Les deux dirigeants sont par ailleurs d'accord pour réfléchir aux moyens "d'accélérer le versement du capital" du futur mécanisme de secours européen (MES), qui doit être opérationnel dès cette année, face à une situation qualifiée par le président français de "très tendue".
La zone euro est écartelée, avec d'un côté les pays "périphériques", déjà sous perfusion comme la Grèce ou objet de toutes les inquiétudes comme l'Italie, et de l'autre les pays réputés stables et vertueux comme l'Allemagne.
Berlin a pour la première fois de son histoire émis lundi un emprunt à taux négatif: les investisseurs sont prêts à perdre de l'argent pourvu qu'ils puissent le placer dans les coffres allemands jugés plus sûrs.

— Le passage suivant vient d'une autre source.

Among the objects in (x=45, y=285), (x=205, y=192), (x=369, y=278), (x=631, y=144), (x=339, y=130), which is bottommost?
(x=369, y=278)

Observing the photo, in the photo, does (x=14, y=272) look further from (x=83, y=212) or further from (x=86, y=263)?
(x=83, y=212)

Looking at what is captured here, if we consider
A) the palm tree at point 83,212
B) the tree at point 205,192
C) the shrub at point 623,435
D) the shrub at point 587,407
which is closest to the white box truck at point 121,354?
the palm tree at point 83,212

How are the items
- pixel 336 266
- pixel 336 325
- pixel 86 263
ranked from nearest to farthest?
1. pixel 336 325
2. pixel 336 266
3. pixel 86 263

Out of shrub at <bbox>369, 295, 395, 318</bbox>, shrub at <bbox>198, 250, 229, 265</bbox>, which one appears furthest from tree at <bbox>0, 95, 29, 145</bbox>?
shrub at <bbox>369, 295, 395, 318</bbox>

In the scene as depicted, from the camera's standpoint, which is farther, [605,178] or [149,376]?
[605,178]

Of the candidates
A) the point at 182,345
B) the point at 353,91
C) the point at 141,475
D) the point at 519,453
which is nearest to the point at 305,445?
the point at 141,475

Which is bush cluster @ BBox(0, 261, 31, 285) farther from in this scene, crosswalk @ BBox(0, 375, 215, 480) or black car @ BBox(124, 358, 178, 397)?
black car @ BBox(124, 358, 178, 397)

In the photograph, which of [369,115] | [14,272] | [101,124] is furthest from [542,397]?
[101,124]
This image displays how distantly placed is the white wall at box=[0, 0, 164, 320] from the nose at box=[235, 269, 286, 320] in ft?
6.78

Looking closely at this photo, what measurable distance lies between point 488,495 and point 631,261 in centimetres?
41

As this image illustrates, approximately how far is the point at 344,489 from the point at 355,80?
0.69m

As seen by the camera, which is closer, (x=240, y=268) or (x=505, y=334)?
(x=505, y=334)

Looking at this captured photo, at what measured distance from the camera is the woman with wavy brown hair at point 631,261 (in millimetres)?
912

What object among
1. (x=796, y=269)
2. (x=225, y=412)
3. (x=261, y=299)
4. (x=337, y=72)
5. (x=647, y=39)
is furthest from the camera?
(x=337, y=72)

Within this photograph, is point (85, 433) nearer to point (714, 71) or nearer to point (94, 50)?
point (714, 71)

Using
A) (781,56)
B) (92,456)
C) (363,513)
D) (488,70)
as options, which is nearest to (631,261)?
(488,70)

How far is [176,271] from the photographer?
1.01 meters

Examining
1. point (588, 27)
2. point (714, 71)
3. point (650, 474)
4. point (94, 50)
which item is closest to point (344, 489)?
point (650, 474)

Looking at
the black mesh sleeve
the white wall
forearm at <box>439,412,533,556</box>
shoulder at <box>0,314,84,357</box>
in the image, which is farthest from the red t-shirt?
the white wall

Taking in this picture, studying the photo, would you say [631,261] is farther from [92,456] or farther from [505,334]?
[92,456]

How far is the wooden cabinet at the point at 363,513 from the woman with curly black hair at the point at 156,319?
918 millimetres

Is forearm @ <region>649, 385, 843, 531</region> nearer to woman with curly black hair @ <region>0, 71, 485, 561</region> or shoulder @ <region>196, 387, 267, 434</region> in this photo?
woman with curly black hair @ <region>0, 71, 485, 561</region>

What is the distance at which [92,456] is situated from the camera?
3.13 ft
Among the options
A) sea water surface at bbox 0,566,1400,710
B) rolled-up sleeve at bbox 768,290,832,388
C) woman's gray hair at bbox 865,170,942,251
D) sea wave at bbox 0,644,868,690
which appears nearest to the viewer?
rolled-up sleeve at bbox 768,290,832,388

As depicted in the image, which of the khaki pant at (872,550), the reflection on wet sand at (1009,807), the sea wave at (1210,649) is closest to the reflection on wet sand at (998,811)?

Mme Merkel et M. Sarkozy ont aussi réitéré leur volonté de maintenir la Grèce dans la zone euro, à condition que le pays mette en oeuvre les réformes promises.
La chancelière a jugé "nécessaire" une restructuration de la dette grecque, qui doit lui permettre d'effacer 50% de son ardoise auprès des créanciers privés, mais a tenu à rassurer les marchés en affirmant que cette procédure resterait "une exception".
Selon la presse allemande, le Fonds monétaire international, l'un des bailleurs du pays, doute de plus en plus de la capacité d'Athènes à redresser la situation malgré cette restructuration et l'aide internationale qui afflue depuis mai 2010.
Sa directrice générale Christine Lagarde est attendue mardi à Berlin.